### THE TASK
Write out exactly the lines below starting at the one containing "Three Arabian oryx" and ending at the one containing "Un arbre poussant". Omit every picture.

### DATA PROVIDED
--------
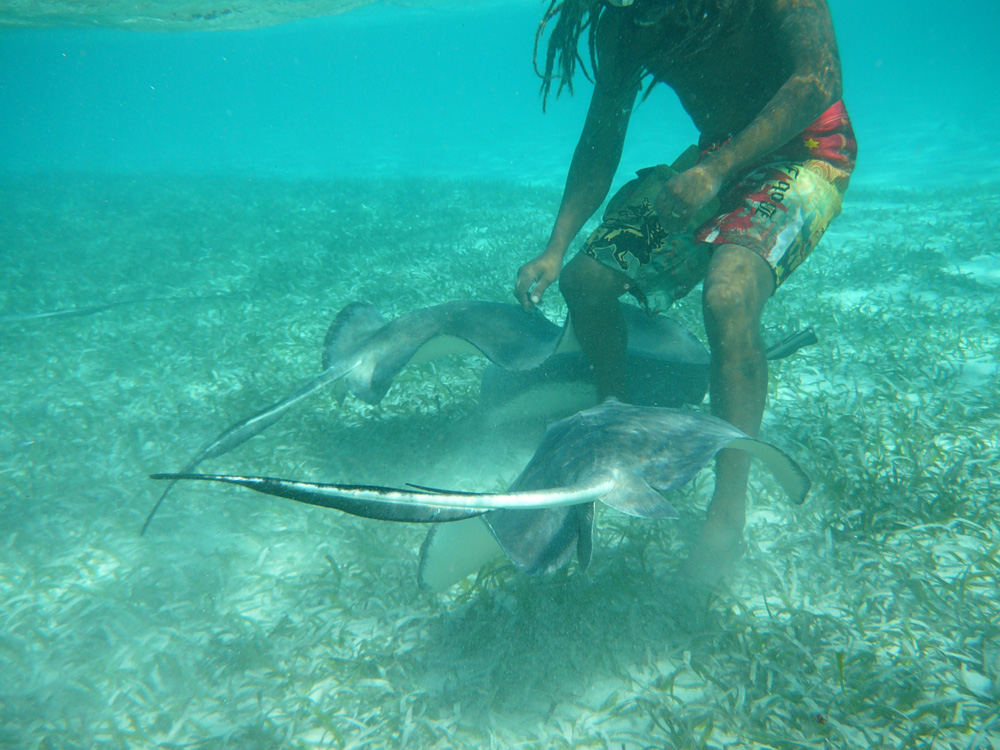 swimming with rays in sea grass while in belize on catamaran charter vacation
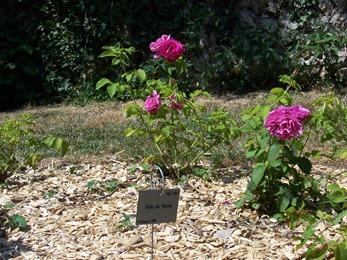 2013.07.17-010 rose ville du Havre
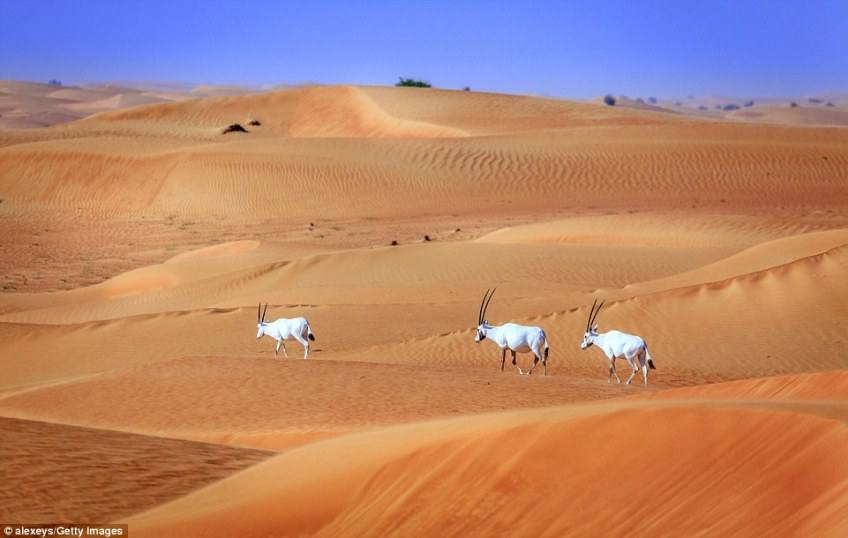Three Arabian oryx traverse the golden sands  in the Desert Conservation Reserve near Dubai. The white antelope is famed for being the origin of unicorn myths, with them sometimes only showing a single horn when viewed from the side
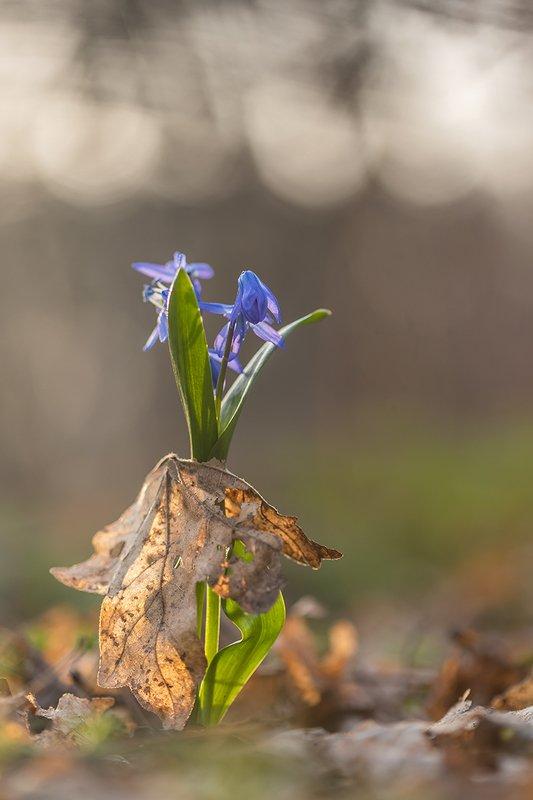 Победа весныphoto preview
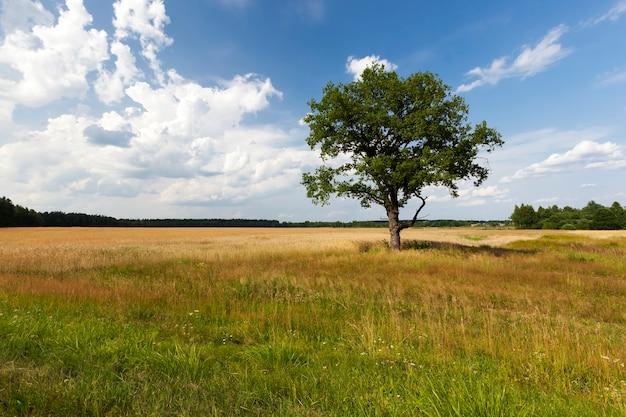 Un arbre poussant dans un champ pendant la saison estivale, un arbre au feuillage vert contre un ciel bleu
--------
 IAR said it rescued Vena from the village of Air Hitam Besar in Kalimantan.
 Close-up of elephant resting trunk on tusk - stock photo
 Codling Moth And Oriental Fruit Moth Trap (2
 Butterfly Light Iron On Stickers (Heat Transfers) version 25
--------
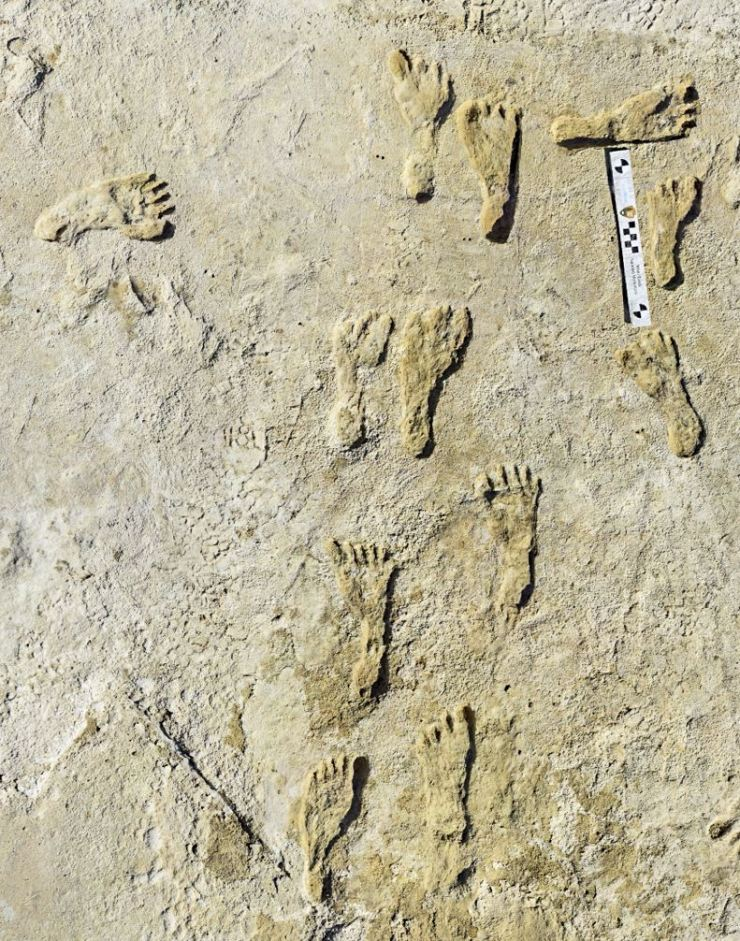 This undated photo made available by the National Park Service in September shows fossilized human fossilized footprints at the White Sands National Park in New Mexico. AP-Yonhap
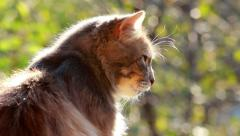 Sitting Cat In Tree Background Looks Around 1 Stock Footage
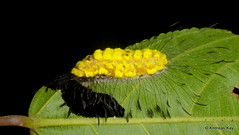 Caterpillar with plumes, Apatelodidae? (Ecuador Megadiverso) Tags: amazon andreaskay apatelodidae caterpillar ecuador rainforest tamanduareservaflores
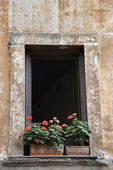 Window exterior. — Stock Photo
--------
### EXERCISE RESULT
Three Arabian oryx traverse the golden sands  in the Desert Conservation Reserve near Dubai. The white antelope is famed for being the origin of unicorn myths, with them sometimes only showing a single horn when viewed from the side
 Победа весныphoto preview
 Un arbre poussant dans un champ pendant la saison estivale, un arbre au feuillage vert contre un ciel bleu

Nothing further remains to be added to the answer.